The US State Department announced Thursday that Krach was on his way to Taiwan for the memorial service, but didn’t give any further information on his schedule or his plans while in Taipei. “As Taiwan’s first democratically elected president, Lee ushered in a new era of democracy, economic prosperity, openness, and rule of law,” State Department spokeswoman Morgan Ortagus said on her official Twitter account.
China’s Ministry of Foreign Affairs spokesman Wang Wenbin said Thursday that the US and Taiwan must “immediately stop” official exchanges. “China firmly opposes any form of official exchanges between the United States and Taiwan. This position is consistent and clear,” added Wang.
An editorial in China’s state-run tabloid Global Times, titled “Krach’s visit to bring misfortune to Taiwan,” showed a cartoon of Uncle Sam, wearing a blindfold, leading Taiwan’s President Tsai Ing-wen into a hole. “An increasing number of people are worried that the Taiwan Straits will be the most likely powder keg in the China-US competition,” the editorial said.
Military tensions rise
Krach’s visit comes as Beijing has been ramping up military pressure on Taiwan, holding drills in waters close to the island and flying fighter jets into airspace claimed by Taipei.

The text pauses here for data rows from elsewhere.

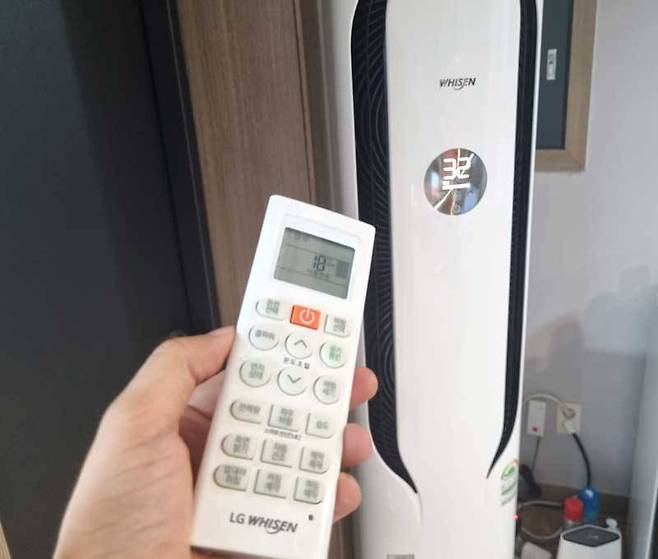 여름이 본격적으로 시작되며 에어컨 이용도 잦아졌다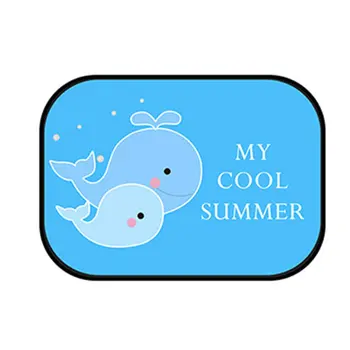 

R-2937 Electrostatic Adsorption Side Window Sun Block Side Block Sunscreen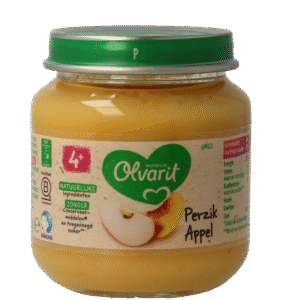 Olvarit Perzik appel 4M02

On Friday, China’s Ministry of Defense announced new military exercises in the Taiwan Strait, which spokesman Ren Guoqiang called “a legitimate and necessary action” in response to warming US-Taiwan relations.
“Whether [the purpose of the liaison] is to use Taiwan to control China, or for Taiwan to rise based on foreign power, it is doomed to be a dead end. Those who play with fire will burn themselves,” Ren said at a press conference.

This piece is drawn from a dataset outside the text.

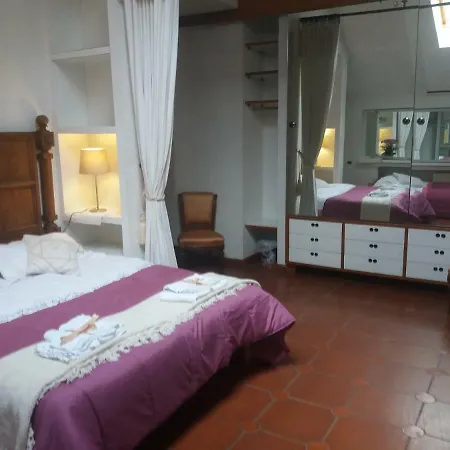 Arechi Bed & Breakfast *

It is just the latest in a series of Chinese military exercises which have been held around Taiwan in the past few weeks. On Wednesday, less than 24 hours before Krach left for Taiwan, two Y-8 Anti-Submarine Aircraft flew two sorties into Taiwan’s Southwest Air Defense Identification Zone (ADIZ), according to the island’s Defense Ministry.
Taiwan’s military ordered the two planes to leave the island’s airspace before dispatching aircraft to monitor them.

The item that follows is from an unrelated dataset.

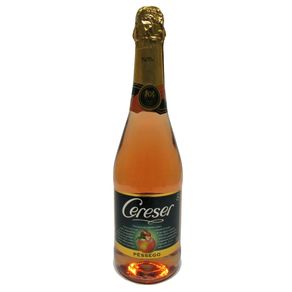 Sidra Cereser Pêssego 660ml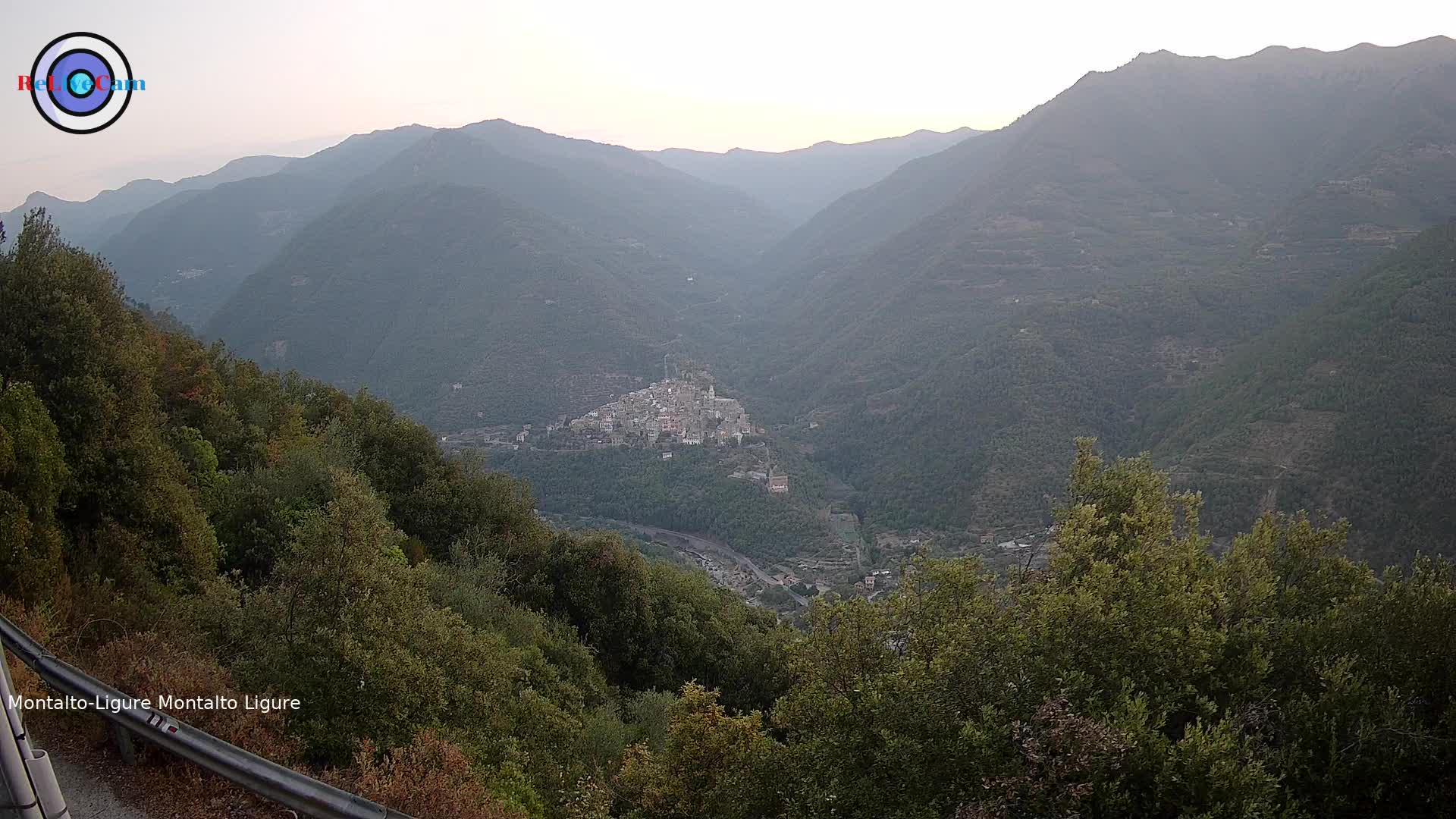 Timelapse del 03/08/2026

One week earlier, on September 10, Taiwan’s Defense Ministry publicly admonished Beijing for entering its ADIZ multiple times during drills by the People’s Liberation Army (PLA) within 90 nautical miles (166 kilometers) of Taiwan.
“These military actions have seriously roiled Taiwan and threaten peace and stability in the region,” Vice Defense Minister Chang Che-ping said at a news conference. Taiwan’s news agency CNA said that about 30 planes had taken part in the drills, crossing into Taiwan’s ADIZ at least 21 times.
Taiwan began the second part of its own annual Han Kuang military drills on Monday, after they were delayed for five months due to the coronavirus pandemic. CNA said that the computer-aided military drills will simulate a “similar” situation to the recent Chinese military aircraft incursions into the island’s ADIZ.
When asked about the PLA’s extensive drills on Wednesday, China’s Taiwan Affairs Office spokesman Ma Xiaoguang said that the drills were aimed at deterring interference by “external forces” and Taiwan separatists.
Ma said that China was prepared to meet any interference in Taiwan’s affairs or attempts at independence with “firm will, full confidence and sufficient capabilities.”